Public employers would also need to give written notice to employees and applicants informing them of their right to explain or contest a positive marijuana test result within a five-day period after receiving the result.

Sen. Polsky, for her part, introduced a separate bill this time last year, the Public Employee Protection Act (SB 166), that would would have protected state employees against “adverse employment action” for legally using medical marijuana.

Both employee protection measures were partially inspired by the firing of a Florida Department of Corrections worker, Velez Ortiz, following a positive test for THC in 2021. Ortiz, who had a doctor’s recommendation to use cannabis to treat post-traumatic stress disorder, sued over the firing, but a state appeals court ultimately upheld his termination. Early last year, Florida’s Supreme Court declined to review the case.

In a separate case, a state judge sided last month with a paramedic and medical marijuana patient who was suspended by a county fire and rescue department in 2019 over a positive cannabis test.
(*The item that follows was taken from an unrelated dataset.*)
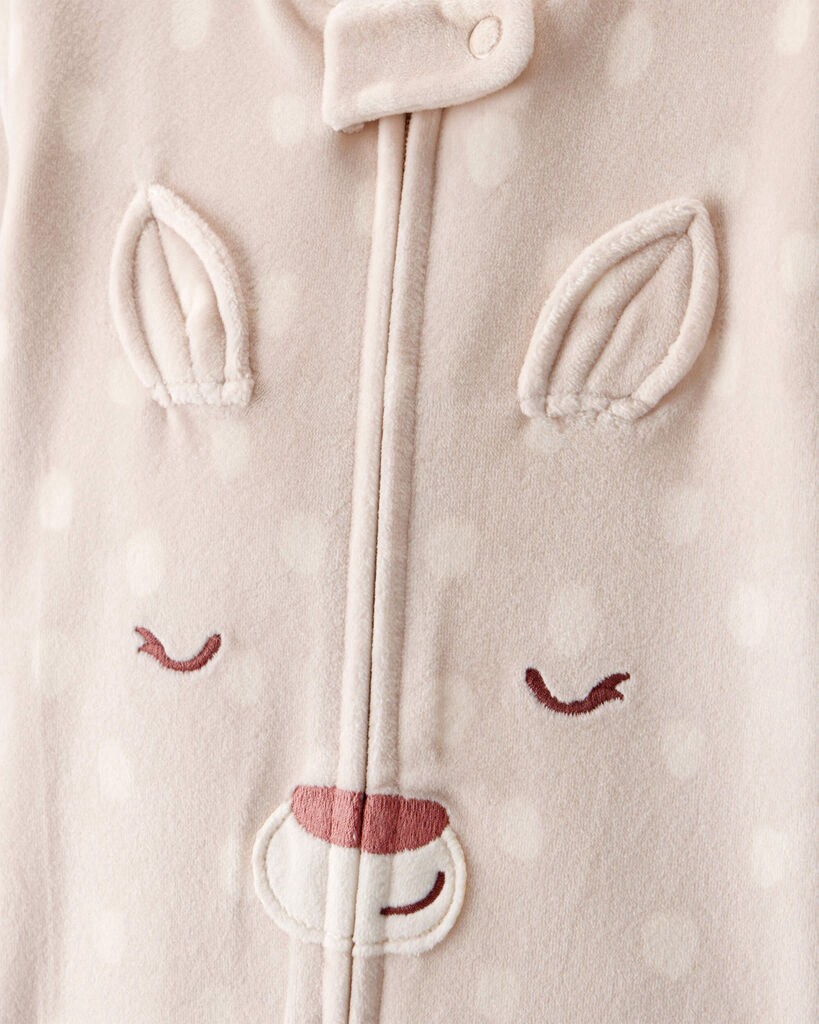 slide 2 of 3, Carter's Toddler Girl Deer Print Snug Fit Long-Sleeve 2-Way Zip 1-Piece Pajamas - Brown Brown 4T, 1 ct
The court ruled that the county cannot discriminate against workers with medical marijuana cards who test positive for the drug and must provide reasonable accommodations—so long as there’s no evidence that the employee was high at work or consumed the cannabis on county property or in a county vehicle.

Judge Melissa Polo wrote in the decision that the “undisputed facts” of the case established that the paramedic had anxiety and a sleep disorder that “significantly impacts his day-to-day life when unmedicated.” The definition of disability in the Florida Civil Rights Act, she added, includes both physical and mental ailments, and Florida’s 2016 constitutional amendment legalizing medical marijuana states that “qualified” patients are allowed to use medical marijuana away from work and that employers are required to make accommodations.